1906) “O Quinto Poder” (18.4.2009)
Este thriller de Alberto Pieralisi é um dos filmes brasileiros mais raros e elusivos. Ouvi falar nele pela primeira vez por volta de 1967, e só consegui vê-lo agora, 42 anos depois, no Canal Brasil. A cópia exibida tinha legendas em inglês, e uma advertência de que se tratava da única cópia existente. Ao que parece o filme foi proibido pela Censura do regime militar, e suas cópias foram destruídas ou se perderam.
Ele tem uma premissa de ficção-científica: o controle mental da população através de mensagens subliminares transmitidas pelo rádio e pela TV. Sob o efeito dessa lavagem cerebral imperceptível, o Brasil entrega-se aos saques, à depredação, ao crime, habilmente sugeridos pela montagem de manchetes das páginas policiais de jornais da época (noticiando inclusive o famoso incêndio do circo em Niterói com centenas de mortos) e cenas de passeatas, quebra-quebras, etc.
Os responsáveis pela conspiração (que falam alemão entre si) pretendem com isto assumir o poder num país desorientado e caótico.
[Aqui, o filme completo:
https://www.youtube.com/watch?v=amcp7zgJHyw ]
Em seu blog no Estadão, Luiz Zanin nota as influências hitchcockianas no filme de Pieralisi, como na luta no bondinho do Pão de Açúcar e na cena final em que o chefe dos espiões é perseguido pelo Exército no interior na estátua do Cristo Redentor. As cenas de perseguição (de automóveis, inclusive) têm um dinamismo de encenação, câmara e montagem que era muito raro no cinema brasileiro em 1962.

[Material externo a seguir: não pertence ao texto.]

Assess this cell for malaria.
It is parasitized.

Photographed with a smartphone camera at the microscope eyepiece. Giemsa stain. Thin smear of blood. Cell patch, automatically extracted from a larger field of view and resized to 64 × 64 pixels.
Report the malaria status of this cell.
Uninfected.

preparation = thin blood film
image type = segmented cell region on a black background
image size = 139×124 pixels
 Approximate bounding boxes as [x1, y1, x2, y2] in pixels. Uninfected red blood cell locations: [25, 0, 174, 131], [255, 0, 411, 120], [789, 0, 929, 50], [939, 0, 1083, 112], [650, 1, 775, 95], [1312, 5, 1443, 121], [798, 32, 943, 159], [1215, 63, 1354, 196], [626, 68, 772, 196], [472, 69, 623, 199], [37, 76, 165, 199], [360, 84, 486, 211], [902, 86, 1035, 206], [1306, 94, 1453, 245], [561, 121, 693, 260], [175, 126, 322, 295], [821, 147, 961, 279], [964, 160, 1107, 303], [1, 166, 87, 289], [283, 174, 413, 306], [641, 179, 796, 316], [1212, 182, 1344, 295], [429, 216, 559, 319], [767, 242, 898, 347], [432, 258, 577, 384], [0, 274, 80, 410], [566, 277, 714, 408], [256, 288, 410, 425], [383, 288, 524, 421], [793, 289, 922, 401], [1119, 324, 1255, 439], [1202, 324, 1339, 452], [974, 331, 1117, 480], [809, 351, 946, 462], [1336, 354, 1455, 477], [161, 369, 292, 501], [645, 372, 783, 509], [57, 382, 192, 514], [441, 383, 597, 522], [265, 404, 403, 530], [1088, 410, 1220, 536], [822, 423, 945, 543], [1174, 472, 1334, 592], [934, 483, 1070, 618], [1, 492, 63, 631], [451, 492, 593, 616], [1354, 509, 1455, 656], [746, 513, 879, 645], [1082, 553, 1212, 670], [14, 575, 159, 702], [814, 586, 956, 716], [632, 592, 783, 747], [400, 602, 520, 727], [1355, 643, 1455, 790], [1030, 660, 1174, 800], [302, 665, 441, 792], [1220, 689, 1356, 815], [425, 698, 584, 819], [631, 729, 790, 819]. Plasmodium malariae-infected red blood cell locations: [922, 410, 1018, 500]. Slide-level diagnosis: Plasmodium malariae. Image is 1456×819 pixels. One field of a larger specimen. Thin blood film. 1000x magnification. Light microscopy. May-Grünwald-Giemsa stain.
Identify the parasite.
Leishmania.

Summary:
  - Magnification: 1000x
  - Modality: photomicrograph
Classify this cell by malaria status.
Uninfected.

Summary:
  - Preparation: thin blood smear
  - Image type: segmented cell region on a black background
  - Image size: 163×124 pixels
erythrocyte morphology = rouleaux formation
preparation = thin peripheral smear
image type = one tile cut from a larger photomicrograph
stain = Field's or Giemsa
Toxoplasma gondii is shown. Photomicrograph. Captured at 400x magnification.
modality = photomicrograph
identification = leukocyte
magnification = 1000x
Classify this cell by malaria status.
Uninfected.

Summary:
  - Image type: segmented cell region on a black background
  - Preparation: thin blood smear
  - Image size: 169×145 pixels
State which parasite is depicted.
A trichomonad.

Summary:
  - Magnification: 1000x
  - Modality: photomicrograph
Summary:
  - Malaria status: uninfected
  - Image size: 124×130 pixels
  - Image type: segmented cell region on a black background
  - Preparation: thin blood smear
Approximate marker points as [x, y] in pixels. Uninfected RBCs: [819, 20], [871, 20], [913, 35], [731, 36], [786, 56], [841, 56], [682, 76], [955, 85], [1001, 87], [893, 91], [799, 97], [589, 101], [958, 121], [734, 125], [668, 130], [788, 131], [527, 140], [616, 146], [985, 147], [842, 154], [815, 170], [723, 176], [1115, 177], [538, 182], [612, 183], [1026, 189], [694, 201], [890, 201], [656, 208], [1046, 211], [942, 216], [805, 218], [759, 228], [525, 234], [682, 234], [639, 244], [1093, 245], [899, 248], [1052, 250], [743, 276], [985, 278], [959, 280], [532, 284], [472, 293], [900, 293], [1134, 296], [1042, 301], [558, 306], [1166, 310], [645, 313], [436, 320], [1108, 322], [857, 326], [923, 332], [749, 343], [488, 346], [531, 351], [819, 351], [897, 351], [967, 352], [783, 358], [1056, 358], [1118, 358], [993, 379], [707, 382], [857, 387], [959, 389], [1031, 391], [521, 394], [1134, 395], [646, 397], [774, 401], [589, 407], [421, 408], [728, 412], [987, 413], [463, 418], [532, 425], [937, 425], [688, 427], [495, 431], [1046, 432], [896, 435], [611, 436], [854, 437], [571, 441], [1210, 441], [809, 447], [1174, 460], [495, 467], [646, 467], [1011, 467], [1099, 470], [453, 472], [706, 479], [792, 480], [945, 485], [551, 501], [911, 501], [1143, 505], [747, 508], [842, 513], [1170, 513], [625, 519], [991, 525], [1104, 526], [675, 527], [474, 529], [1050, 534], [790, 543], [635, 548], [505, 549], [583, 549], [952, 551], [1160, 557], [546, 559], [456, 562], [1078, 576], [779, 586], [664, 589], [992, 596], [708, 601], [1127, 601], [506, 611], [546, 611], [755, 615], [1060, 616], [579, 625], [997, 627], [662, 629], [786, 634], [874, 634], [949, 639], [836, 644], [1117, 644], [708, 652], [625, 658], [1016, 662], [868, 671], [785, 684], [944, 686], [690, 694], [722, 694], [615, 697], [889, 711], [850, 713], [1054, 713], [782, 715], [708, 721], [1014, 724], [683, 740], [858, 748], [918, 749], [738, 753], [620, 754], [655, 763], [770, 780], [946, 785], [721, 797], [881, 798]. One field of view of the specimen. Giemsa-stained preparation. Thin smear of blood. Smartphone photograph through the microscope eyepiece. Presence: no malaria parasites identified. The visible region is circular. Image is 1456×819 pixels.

Do ponto de vista da ficção científica, a realização visual obedece, por economia de tempo e de dinheiro, a todos os clichês dos filmes B dos anos 1950: caixas metálicas cheias de mostradores, luzes piscando, osciloscópios, etc., além de referências tipo “mensagem HRB-350”.
O mais interessante é o conceito em si, porque mensagens subliminares (ou subliminais) são raras no cinema de FC da época, e só em décadas mais recentes foram tratadas a sério, como em Videodrome de David Cronenberg (1982).
Ainda no blog de Zanin há uma informação de Marcelo Miranda de que o produtor Carlos Pedregal, espanhol, dividiu com o italiano Pieralisi a direção do filme, encarregando-se das cenas de ação e perseguição. Isto faz deste filme pioneiro de FC no Brasil uma curiosa “intriga internacional”. Pedregal também teria sido o “marqueteiro” de uma campanha de Adhemar de Barros, e o criador do curioso slogan “Rouba, mas faz” que o político paulista usou desde então.
Essas informações ganham relevo no contexto de um filme cujo tema é a manipulação da mídia para provocar o caos no país e abrir caminho para a tomada do poder por um grupo radical. Um sintoma da convulsão social provocada pelos espiões são as manchetes dos jornais bradando: “Revolução: única saída!”, diante da mortandade desenfreada que campeia no país.
É claro que o governo militar pós-64 se sentiu incomodado com o filme, que, com suas evidentes limitações, é um dos melhores que o Brasil já produziu nesse gênero, e é mais atual hoje do que na época em que foi feito.